= Beginning of Section =
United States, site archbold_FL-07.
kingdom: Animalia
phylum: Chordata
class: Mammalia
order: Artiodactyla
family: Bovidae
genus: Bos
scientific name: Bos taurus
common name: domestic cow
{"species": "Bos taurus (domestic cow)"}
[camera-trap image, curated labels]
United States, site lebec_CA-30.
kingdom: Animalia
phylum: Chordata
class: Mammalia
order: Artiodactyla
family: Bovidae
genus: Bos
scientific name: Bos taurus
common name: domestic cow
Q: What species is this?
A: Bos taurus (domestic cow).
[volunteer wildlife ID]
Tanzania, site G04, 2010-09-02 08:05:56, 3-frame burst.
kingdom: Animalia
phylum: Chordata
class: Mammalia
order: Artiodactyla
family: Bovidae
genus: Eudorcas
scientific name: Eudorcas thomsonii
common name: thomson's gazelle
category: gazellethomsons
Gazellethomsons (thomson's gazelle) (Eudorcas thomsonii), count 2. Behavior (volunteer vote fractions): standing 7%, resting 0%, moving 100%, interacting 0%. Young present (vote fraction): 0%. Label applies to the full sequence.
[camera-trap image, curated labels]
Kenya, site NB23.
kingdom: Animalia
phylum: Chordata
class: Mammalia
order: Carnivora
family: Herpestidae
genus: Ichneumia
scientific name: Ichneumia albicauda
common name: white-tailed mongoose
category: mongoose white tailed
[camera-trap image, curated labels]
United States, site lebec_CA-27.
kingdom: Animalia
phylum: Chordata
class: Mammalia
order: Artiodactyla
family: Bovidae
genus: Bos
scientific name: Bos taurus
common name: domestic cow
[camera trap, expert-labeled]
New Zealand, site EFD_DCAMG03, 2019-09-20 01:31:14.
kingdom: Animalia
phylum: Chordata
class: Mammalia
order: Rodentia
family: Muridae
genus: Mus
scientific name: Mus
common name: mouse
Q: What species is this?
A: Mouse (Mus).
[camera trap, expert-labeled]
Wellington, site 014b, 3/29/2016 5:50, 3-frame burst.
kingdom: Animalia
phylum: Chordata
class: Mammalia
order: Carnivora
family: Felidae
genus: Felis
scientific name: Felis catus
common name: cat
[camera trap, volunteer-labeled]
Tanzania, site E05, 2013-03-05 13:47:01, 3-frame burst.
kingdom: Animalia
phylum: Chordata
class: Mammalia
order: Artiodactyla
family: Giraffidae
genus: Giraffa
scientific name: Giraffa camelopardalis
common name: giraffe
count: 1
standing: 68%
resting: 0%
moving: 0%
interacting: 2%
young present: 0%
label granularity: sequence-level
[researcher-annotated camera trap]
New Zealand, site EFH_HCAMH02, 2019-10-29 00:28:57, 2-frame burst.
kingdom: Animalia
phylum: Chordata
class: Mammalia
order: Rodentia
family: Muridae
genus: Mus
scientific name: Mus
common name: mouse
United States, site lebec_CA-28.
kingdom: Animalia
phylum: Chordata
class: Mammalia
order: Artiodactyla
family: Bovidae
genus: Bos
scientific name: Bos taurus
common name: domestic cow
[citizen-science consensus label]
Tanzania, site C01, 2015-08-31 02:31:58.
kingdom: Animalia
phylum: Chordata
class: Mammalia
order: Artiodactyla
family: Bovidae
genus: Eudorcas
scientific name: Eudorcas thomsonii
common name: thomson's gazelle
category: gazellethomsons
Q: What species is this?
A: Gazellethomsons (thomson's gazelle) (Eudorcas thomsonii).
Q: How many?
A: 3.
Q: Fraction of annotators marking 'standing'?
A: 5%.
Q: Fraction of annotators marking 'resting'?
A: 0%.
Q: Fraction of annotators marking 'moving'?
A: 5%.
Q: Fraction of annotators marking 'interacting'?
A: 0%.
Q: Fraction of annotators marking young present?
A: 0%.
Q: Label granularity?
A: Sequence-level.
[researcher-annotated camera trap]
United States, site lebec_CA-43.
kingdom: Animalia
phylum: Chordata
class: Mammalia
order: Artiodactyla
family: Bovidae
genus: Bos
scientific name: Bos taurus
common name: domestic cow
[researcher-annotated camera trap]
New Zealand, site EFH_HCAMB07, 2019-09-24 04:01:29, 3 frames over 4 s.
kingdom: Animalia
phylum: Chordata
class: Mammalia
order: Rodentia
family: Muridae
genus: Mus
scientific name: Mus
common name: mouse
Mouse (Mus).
= End of Section =
Taking the listing above as the source, transcribe only the lines starting at the line with "common name: cat" and going through the line with "United States, site lebec_CA-28.", unaltered and with both ends included.

common name: cat
[camera trap, volunteer-labeled]
Tanzania, site E05, 2013-03-05 13:47:01, 3-frame burst.
kingdom: Animalia
phylum: Chordata
class: Mammalia
order: Artiodactyla
family: Giraffidae
genus: Giraffa
scientific name: Giraffa camelopardalis
common name: giraffe
count: 1
standing: 68%
resting: 0%
moving: 0%
interacting: 2%
young present: 0%
label granularity: sequence-level
[researcher-annotated camera trap]
New Zealand, site EFH_HCAMH02, 2019-10-29 00:28:57, 2-frame burst.
kingdom: Animalia
phylum: Chordata
class: Mammalia
order: Rodentia
family: Muridae
genus: Mus
scientific name: Mus
common name: mouse
United States, site lebec_CA-28.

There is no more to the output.